Unfortunately, huge numbers of students don't follow this advice. According to the National Center for Education Statistics, the average six-year graduation rate at American colleges was just 64 percent in 2020, meaning that 36 percent of students took even longer to finish school or didn't graduate at all. This shouldn't be surprising. In 2021, 75 percent of high school students who took the ACT exam scored so low they failed to meet minimal college readiness benchmarks in English, math, reading, and science. But in 2021, 43 percent of high school seniors immediately enrolled in a four-year college upon graduation.

Most colleges in America accept the majority of their applicants—including those whose academic profiles indicate a high likelihood of dropping out. According to a Pew Research Center analysis of over 1,300 colleges and universities, 53 percent accepted more than two-thirds of applicants.

Universities' "incentive is to say, 'Hey, the federal government is offering all of this federal student loan and grant funding. We want to enroll as many students as possible, even if we know that they're not in a position to finish college,'" Cooper says. "'And if they drop out, you know, we're no worse off because we face no financial consequences if we fail students.'"

Despite the flaws of the undergraduate status quo, earning a bachelor's degree remains the wisest choice for motivated students—even with the debt that frequently follows. The same can't be said for many graduate degree programs.

'It's Not Worth $97,000 To Look At'

In 2021, USC quietly overhauled its MSW program.

For years, the school's online component had been a financial liability. Despite the high tuition, USC had entered a contract forfeiting 60 percent of tuition dollars for the online program to 2U. Getting high enough enrollment to make the program profitable required USC to lower its admissions standards, a move that tarnished the once-prestigious program's reputation. The school said it would improve its standards for prospective students and reduce the number of credits required to graduate, effectively cutting tuition by 25 percent.

Lowe had finished a year of the program when the changes were introduced. While she was able to graduate with reduced credit requirements, lowering her costs in her second year, she also felt that taking fewer classes further widened her educational gaps. Even with the reduced costs, the program was still incredibly expensive—and still left Lowe and many other graduates feeling cheated out of an education.

"It's good to look at," Lowe says of her degree. "But it's not worth $97,000 to look at."
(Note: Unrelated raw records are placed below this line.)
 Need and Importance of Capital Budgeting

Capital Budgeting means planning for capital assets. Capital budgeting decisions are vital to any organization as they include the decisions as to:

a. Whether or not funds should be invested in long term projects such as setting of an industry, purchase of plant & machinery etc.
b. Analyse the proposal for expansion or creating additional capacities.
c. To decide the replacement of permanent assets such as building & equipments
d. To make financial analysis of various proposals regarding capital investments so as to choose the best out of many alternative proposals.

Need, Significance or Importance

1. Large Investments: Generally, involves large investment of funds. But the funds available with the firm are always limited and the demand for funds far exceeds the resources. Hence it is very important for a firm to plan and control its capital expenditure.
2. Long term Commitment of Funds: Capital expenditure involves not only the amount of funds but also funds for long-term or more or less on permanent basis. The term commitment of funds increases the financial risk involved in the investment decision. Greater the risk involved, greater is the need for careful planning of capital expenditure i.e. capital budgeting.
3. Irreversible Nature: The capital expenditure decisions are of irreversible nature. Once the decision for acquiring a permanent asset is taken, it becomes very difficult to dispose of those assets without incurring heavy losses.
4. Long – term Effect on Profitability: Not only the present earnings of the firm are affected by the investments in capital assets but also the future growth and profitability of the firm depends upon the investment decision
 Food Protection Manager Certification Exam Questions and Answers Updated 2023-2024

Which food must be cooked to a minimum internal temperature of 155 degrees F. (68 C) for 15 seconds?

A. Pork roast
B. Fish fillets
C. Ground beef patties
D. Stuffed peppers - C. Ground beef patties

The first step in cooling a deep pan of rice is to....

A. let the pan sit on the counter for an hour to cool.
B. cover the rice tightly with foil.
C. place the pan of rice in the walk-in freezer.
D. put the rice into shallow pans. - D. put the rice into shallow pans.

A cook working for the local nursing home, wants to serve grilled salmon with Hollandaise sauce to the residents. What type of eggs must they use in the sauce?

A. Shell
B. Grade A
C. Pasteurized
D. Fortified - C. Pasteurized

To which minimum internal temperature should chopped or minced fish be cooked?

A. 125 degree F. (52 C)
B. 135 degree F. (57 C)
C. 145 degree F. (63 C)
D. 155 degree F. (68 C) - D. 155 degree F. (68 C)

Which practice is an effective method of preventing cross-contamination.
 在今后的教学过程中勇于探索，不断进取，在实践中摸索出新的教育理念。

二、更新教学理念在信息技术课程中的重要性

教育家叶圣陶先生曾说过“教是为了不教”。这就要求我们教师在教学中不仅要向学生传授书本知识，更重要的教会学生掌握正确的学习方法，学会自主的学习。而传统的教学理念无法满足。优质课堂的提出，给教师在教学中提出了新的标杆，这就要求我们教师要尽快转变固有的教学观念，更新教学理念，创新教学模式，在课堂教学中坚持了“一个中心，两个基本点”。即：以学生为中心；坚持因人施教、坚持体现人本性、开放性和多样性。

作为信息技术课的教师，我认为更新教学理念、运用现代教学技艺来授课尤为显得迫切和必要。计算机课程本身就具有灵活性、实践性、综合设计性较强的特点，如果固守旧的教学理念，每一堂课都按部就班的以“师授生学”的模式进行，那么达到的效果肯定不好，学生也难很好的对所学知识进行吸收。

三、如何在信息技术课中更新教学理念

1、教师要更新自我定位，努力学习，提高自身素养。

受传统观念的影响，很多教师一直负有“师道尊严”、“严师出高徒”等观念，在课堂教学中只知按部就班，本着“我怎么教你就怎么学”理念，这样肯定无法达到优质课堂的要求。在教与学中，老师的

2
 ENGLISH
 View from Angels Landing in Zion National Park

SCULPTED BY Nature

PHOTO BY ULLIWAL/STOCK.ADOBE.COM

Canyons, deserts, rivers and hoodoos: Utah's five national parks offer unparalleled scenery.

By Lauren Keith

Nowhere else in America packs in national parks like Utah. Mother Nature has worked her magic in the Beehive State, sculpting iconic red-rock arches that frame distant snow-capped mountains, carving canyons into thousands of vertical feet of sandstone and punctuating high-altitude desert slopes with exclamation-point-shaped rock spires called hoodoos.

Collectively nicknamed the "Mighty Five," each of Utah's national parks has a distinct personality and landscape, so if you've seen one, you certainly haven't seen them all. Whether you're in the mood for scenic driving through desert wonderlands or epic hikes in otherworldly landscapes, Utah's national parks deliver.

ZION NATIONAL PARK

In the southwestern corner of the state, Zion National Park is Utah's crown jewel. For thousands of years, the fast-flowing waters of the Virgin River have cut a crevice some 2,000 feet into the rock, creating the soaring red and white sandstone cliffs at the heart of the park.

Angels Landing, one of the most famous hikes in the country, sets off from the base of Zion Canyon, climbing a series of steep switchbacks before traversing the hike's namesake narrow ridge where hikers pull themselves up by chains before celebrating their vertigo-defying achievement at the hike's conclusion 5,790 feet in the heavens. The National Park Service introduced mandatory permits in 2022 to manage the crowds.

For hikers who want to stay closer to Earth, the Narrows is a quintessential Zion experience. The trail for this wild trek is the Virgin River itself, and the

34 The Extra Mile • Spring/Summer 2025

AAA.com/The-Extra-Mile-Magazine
If the government had not subsidized virtually unrestrained graduate borrowing, it's unlikely USC would have been able to justify such an expensive program in the first place. At the very least, students unable to pay out of pocket would have had a strong incentive to look elsewhere.

An online social work degree from USC simply isn't worth what the university was charging. Even with the Graduate PLUS program in place, USC finally felt compelled to lower its prices—after the threat of financial and reputational ruin became too much to bear.

But USC's social work school is just one program at one university. Hundreds more graduate programs are still taking virtually bottomless government funding while providing little utility for the students who borrow to attend them.

"I wish I wasn't so eager," Lowe says. "I feel like if they gave me my money back, I'd be OK with giving them back my degree."